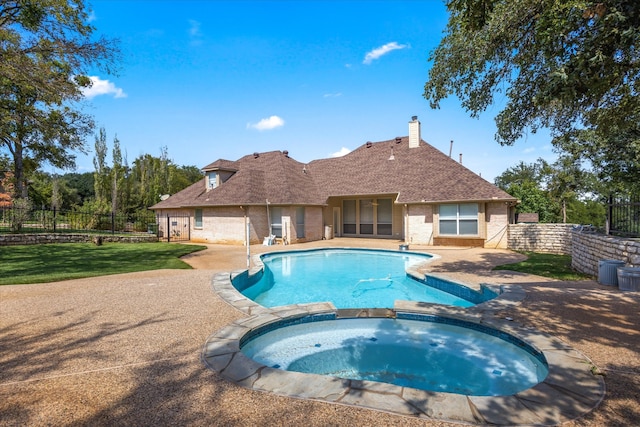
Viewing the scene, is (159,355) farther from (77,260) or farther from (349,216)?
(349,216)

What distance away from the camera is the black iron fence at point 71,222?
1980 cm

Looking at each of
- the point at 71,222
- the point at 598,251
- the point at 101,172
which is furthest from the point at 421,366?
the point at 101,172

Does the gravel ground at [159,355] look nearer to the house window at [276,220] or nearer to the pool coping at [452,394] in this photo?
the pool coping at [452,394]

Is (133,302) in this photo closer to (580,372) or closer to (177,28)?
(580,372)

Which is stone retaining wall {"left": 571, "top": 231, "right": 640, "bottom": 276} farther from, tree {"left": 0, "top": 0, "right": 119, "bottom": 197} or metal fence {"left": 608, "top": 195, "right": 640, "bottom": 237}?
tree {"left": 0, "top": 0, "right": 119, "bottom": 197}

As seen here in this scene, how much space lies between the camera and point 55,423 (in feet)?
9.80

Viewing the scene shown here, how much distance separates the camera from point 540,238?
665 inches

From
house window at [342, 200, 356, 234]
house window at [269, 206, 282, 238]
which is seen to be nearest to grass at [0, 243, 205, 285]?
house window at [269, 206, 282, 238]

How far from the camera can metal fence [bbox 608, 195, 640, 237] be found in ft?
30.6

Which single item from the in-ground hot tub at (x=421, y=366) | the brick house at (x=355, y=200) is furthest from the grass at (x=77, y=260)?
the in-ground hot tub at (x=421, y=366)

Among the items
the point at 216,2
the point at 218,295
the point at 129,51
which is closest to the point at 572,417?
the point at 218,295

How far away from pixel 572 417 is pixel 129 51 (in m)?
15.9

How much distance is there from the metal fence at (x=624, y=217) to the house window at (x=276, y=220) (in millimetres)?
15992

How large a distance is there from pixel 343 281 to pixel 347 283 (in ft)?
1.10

------------------------

-- Short task --
Rewrite all of the lines above as a numbered list, omitting the blank lines and leaving the pictures out.

-- Answer for this exercise --
1. Viewing the scene, is (159,355) farther from (77,260) or farther from (349,216)?
2. (349,216)
3. What distance away from the camera is the black iron fence at point 71,222?
4. 1980 cm
5. Looking at each of
6. - the point at 71,222
7. - the point at 598,251
8. - the point at 101,172
9. which is furthest from the point at 421,366?
10. the point at 101,172
11. Does the gravel ground at [159,355] look nearer to the house window at [276,220] or nearer to the pool coping at [452,394] in this photo?
12. the pool coping at [452,394]
13. Is (133,302) in this photo closer to (580,372) or closer to (177,28)?
14. (580,372)
15. Which is stone retaining wall {"left": 571, "top": 231, "right": 640, "bottom": 276} farther from, tree {"left": 0, "top": 0, "right": 119, "bottom": 197} or metal fence {"left": 608, "top": 195, "right": 640, "bottom": 237}?
16. tree {"left": 0, "top": 0, "right": 119, "bottom": 197}
17. As seen here in this scene, how much space lies between the camera and point 55,423 (in feet)?
18. 9.80
19. Viewing the scene shown here, how much distance separates the camera from point 540,238?
20. 665 inches
21. From
22. house window at [342, 200, 356, 234]
23. house window at [269, 206, 282, 238]
24. which is seen to be nearest to grass at [0, 243, 205, 285]?
25. house window at [269, 206, 282, 238]
26. How far from the camera can metal fence [bbox 608, 195, 640, 237] be found in ft?
27. 30.6
28. Which single item from the in-ground hot tub at (x=421, y=366) | the brick house at (x=355, y=200) is furthest from the grass at (x=77, y=260)?
29. the in-ground hot tub at (x=421, y=366)
30. Among the items
31. the point at 216,2
32. the point at 218,295
33. the point at 129,51
34. which is closest to the point at 572,417?
35. the point at 218,295
36. How far away from pixel 572 417 is pixel 129 51 (in m)?
37. 15.9
38. How much distance is there from the metal fence at (x=624, y=217) to the house window at (x=276, y=220) (in millimetres)?
39. 15992
40. How large a distance is there from pixel 343 281 to pixel 347 283 (in ft)?
41. 1.10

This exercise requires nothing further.